** Task prompt **
Pictures in the listing should not be copied. Reproduce, word for word, each line from the one holding "Which is farther" through the final line.

[Start Data in this exercise]

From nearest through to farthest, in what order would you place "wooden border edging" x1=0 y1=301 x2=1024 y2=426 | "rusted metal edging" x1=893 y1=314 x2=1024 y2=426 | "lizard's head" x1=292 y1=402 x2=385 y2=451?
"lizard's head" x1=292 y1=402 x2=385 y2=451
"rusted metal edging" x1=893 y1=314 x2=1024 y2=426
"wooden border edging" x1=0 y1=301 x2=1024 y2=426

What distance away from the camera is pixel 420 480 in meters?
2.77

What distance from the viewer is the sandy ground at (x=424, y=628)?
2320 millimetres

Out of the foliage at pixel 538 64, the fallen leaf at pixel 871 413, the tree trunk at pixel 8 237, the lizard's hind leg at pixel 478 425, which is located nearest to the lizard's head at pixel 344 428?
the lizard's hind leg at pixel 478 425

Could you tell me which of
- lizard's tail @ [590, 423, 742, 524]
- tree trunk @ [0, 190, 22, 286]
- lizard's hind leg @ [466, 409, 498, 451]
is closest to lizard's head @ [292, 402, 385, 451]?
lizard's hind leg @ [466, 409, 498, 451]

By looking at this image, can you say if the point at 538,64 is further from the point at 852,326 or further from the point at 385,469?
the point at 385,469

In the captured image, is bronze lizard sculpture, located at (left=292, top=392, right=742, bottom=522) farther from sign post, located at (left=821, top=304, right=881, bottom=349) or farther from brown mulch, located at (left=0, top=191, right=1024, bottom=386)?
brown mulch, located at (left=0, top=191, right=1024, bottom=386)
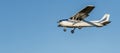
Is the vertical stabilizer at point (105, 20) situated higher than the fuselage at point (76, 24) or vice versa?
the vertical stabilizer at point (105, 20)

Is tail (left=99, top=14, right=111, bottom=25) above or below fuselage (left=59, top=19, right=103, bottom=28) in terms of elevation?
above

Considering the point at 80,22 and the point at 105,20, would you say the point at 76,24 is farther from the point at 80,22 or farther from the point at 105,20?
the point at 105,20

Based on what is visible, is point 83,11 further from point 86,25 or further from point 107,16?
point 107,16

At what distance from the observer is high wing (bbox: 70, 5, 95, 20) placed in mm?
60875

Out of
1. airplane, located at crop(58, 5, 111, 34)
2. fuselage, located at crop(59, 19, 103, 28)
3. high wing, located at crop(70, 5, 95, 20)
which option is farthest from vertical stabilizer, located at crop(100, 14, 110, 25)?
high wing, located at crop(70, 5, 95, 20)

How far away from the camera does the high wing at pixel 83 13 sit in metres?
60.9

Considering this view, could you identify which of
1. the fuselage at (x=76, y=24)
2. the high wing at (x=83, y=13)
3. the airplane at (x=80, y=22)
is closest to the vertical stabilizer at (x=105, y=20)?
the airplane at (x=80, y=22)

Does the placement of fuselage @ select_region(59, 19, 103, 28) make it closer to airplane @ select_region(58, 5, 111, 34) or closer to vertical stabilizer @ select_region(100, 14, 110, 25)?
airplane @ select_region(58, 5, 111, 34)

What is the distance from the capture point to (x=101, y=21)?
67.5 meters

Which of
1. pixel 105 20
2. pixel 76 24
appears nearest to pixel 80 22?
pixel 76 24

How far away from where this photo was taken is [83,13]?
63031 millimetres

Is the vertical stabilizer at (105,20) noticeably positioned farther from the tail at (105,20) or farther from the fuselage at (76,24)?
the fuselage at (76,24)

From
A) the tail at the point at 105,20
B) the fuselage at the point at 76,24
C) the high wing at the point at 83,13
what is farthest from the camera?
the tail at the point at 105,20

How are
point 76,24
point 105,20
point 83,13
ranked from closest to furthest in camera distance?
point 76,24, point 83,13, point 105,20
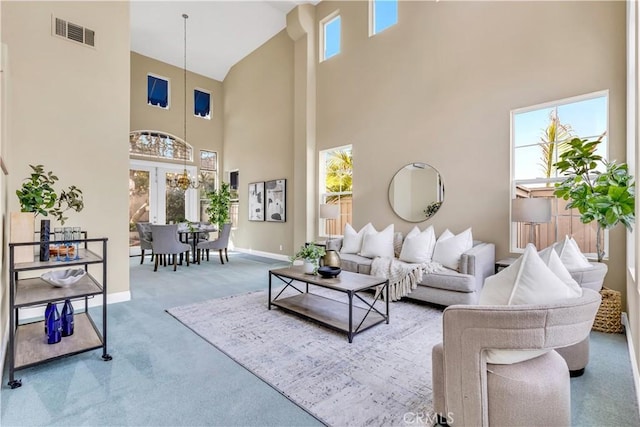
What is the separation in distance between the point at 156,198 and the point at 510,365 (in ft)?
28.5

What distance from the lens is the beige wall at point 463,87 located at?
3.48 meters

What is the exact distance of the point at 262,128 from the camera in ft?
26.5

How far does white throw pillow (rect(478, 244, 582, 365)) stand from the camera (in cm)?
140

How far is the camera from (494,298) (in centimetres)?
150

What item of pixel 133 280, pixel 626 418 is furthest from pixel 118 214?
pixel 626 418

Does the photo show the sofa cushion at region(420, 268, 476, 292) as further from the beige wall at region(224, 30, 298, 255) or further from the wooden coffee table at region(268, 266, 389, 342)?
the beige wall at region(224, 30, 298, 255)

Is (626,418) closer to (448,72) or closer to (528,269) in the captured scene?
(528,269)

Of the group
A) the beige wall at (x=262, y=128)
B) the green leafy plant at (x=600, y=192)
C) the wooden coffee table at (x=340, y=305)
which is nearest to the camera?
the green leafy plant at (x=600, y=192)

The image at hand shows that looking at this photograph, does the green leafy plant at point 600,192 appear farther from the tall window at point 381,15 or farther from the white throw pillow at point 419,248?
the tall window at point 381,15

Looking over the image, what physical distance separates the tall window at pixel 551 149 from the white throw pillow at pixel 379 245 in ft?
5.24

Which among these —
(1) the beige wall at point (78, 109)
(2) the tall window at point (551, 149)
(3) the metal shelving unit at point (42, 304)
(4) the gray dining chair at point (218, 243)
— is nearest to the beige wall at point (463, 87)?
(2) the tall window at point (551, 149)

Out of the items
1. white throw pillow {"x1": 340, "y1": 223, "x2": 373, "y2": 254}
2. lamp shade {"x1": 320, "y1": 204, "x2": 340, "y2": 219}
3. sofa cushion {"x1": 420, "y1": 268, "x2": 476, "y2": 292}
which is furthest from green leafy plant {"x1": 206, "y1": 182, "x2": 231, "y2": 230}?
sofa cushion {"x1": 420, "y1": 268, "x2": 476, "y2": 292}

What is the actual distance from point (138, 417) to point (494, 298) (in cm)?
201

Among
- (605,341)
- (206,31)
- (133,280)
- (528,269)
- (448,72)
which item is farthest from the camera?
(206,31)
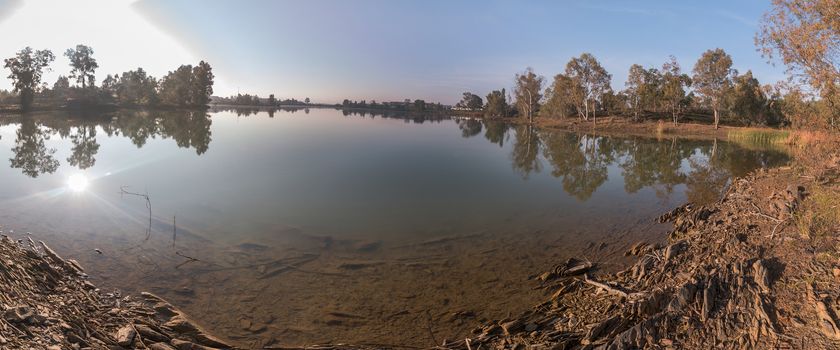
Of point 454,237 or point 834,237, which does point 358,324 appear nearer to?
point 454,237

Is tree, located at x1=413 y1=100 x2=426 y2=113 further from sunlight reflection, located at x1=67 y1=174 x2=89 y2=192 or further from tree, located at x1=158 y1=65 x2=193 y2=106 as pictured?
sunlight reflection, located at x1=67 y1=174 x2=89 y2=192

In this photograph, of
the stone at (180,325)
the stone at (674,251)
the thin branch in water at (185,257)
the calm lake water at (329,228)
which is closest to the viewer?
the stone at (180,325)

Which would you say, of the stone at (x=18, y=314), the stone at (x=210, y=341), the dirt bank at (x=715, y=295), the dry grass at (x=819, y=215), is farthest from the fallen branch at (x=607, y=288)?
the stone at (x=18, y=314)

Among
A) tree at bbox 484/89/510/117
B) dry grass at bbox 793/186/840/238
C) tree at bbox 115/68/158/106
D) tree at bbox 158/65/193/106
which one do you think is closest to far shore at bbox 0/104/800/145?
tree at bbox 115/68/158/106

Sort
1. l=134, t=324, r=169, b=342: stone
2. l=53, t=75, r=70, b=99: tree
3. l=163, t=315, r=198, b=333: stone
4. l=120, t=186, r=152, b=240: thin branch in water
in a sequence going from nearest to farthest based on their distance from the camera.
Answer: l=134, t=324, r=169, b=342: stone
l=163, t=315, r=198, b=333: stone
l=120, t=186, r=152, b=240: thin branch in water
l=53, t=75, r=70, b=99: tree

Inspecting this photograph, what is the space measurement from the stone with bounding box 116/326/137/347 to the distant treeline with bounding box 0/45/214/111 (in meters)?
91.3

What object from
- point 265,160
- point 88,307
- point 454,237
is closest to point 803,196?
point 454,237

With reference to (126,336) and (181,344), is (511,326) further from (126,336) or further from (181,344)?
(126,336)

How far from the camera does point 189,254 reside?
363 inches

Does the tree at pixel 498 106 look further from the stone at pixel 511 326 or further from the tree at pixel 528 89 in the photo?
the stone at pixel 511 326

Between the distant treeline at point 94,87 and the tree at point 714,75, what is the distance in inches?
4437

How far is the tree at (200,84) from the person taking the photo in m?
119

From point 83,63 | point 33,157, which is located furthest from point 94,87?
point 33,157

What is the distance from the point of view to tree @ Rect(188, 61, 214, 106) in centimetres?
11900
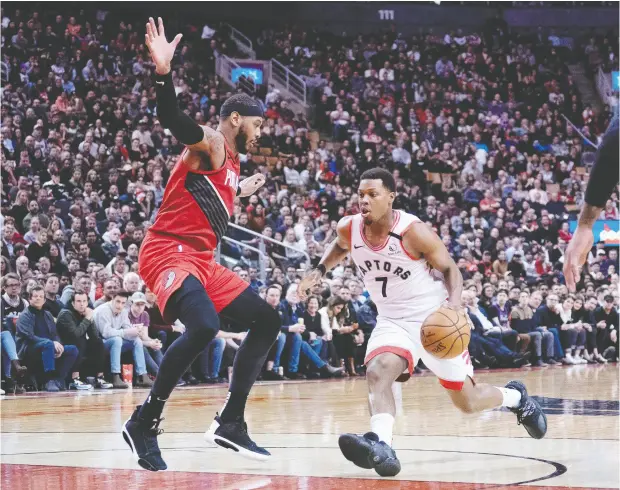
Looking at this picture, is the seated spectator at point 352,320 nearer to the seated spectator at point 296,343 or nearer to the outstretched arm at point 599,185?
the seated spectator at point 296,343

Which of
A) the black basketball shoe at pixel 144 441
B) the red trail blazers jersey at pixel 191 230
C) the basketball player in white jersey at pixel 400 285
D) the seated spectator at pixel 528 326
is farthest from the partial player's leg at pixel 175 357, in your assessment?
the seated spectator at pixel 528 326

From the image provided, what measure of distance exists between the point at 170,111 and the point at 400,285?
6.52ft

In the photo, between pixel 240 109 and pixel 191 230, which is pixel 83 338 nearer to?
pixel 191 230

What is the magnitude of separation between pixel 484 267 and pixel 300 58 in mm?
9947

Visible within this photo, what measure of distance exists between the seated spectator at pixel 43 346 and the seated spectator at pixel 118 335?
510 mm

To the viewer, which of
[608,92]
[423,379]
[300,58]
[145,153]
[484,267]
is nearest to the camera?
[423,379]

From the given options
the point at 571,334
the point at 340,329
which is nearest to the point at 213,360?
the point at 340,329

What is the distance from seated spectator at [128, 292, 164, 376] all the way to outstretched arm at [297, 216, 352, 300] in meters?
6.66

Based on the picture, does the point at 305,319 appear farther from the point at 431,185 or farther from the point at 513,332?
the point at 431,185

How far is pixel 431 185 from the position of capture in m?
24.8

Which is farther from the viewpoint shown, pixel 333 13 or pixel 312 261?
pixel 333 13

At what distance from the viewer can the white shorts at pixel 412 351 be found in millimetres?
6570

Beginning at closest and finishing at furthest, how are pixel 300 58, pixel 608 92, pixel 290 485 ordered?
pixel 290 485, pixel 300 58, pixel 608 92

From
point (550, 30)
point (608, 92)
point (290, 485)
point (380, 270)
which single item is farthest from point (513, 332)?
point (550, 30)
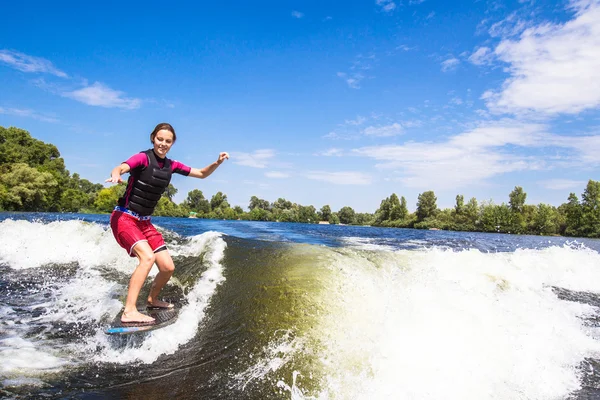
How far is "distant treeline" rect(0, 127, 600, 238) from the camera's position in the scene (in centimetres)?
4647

[End Data in this exercise]

** Output for this task **
Which is farther from the viewpoint shown, pixel 333 13 or pixel 312 261?
pixel 333 13

At what distance from the viewer can the white shorts at pixel 412 351 be found in millimetres?
6570

Beginning at closest and finishing at furthest, how are pixel 300 58, pixel 608 92, pixel 290 485 ordered?
pixel 290 485, pixel 300 58, pixel 608 92

From
point (550, 30)
point (608, 92)
point (290, 485)
point (380, 270)
which single item is farthest from point (513, 332)?
point (550, 30)
How far is "distant treeline" rect(0, 127, 600, 238) from the camera's position in the scene (in centimetres)?
4647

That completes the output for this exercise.